Inderhees Gewalt habe ich im Gegensatz zu Kollegen zum Glück noch nie erlebt. Verbal bin ich natürlich schon mal angegangen worden, aber das war immer nur auf die sportliche Seite bezogen. Wenn etwas vorfällt, muss man entsprechend konsequent sein, darf keine Angst zeigen, um sich Respekt zu verschaffen. Aber wichtig ist auch, nicht unnahbar zu erscheinen, transparente Entscheidungen zu treffen und trotz genauer Regelauslegung Fingerspitzengefühl zu zeigen.

Sie sind jetzt schon lange dabei. Was sind für Sie die schönsten Seiten am Schiedsrichter-Dasein?

Inderhees Mit 14 Jahren ist das natürlich anders als mit 18 aufwärts. Anfangs ist es natürlich ganz toll, die Verantwortung der Spielleitung zu tragen. Auch die Aufwandsentschädigung und das Kilometergeld sind als zusätzliches Taschengeld eine tolle Sache. Außerdem hat man freien Eintritt zu Bundesligaspielen. Wenn man dann älter wird, faszinieren einen in höheren Spielklassen die tollen Reisen sowie der Umgang mit bekannten Spielern und Menschen aus den Vereinsführungen. Auch der Kontakt mit den Medien kann toll sein. Ich habe mal in der Oberliga ein Essener Derby vor 16 000 Zuschauern gepfiffen, das war schon ein tolles Erlebnis. Unter dem Strich ist es einfach die Leidenschaft für den Fußball und die Faszination, dann auch auf hohem Niveau dabei sein zu können.

Heute pfeifen Sie aber nur noch in der Kreisliga?

Inderhees Irgendwann sind Beruf und Familie dazugekommen, so dass der Aufwand in den oberen Ligen zu groß wurde. Dennoch hält mich die Freude an der Schiedsrichterei bei der Stange, so bleibe ich in Bewegung. Ich kann mir vorstellen, noch viele Jahre dabei zu bleiben.

Was sollte jemand mitbringen, der Schiedsrichter werden will?

Inderhees Er sollte zuverlässig sein, sportlich überzeugen, Spaß an der Theorie haben, soziale Kompetenz mitbringen und bereit, sich ständig weiterzubilden.
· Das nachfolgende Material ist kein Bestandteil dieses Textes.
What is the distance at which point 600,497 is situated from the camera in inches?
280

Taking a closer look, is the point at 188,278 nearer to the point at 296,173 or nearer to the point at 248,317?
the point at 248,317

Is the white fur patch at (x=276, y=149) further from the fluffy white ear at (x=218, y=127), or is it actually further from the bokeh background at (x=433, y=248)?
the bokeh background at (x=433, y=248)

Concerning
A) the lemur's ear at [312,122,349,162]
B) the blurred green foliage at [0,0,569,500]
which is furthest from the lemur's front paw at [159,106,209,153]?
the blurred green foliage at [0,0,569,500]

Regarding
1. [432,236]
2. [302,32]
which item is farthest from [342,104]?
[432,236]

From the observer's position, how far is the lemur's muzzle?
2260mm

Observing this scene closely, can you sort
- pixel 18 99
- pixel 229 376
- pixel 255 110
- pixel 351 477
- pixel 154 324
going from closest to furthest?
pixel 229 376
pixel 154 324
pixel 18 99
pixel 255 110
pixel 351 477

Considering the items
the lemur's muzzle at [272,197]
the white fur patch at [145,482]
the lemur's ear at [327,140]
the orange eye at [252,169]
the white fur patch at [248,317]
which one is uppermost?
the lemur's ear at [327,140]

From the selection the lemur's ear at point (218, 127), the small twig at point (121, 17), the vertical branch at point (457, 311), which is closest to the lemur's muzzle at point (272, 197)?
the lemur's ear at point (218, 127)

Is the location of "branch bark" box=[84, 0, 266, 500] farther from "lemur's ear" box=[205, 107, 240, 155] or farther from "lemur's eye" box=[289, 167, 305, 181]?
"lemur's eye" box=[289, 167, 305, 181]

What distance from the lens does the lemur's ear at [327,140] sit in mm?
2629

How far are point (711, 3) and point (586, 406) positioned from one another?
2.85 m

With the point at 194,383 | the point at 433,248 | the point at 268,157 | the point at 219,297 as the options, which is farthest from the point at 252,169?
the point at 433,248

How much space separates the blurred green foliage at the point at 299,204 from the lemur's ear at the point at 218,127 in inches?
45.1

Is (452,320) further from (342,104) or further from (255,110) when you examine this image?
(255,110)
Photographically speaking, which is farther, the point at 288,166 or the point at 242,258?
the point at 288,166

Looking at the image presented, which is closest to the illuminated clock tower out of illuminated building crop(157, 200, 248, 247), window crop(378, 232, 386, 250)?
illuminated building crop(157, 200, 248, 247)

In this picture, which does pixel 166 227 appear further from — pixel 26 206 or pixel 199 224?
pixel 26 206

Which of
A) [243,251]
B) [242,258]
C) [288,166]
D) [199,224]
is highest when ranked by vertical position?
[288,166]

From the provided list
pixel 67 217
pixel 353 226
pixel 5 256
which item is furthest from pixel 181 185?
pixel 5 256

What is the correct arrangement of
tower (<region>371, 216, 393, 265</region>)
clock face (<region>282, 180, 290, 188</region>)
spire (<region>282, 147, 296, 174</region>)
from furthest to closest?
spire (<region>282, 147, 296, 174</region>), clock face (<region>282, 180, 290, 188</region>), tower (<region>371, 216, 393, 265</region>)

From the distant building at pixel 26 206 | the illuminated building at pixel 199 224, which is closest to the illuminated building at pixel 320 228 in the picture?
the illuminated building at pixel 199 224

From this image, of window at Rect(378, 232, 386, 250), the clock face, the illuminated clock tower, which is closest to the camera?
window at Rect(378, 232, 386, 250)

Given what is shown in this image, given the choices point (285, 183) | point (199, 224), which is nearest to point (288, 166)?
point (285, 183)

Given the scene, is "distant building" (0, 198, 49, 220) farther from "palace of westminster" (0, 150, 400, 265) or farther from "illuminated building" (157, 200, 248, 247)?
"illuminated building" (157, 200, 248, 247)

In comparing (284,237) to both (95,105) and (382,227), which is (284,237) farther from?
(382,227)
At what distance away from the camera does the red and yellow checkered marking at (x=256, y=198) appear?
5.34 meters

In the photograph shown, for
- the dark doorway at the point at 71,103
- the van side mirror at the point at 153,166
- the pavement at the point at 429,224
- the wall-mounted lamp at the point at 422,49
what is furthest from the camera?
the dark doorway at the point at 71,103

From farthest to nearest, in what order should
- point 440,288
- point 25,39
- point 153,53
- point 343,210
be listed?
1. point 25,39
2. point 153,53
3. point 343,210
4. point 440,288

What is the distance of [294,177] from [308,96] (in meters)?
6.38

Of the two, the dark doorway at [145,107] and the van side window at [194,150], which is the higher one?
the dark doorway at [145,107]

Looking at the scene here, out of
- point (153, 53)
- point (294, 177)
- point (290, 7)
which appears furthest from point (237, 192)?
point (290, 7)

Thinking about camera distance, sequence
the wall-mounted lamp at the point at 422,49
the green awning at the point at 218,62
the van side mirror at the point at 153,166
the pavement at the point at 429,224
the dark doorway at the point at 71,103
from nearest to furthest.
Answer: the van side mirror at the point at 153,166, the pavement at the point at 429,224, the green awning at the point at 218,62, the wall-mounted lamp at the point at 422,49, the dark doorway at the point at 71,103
Was kommt auf die Absolventen des ersten Schiedsrichter-Lehrgangs eigentlich zu?

Inderhees Wer zwischen 14 und 17 Jahren alt ist, darf anschließend Jugendspiele leiten. Ältere Schiedsrichter bekommen erst mal Ansetzungen für die Kreisliga C und Jugendspiele. Es fällt schnell auf, wenn jemand Talent hat. Wenn der Charakter dann noch auch stimmt, geht es zügig aufwärts.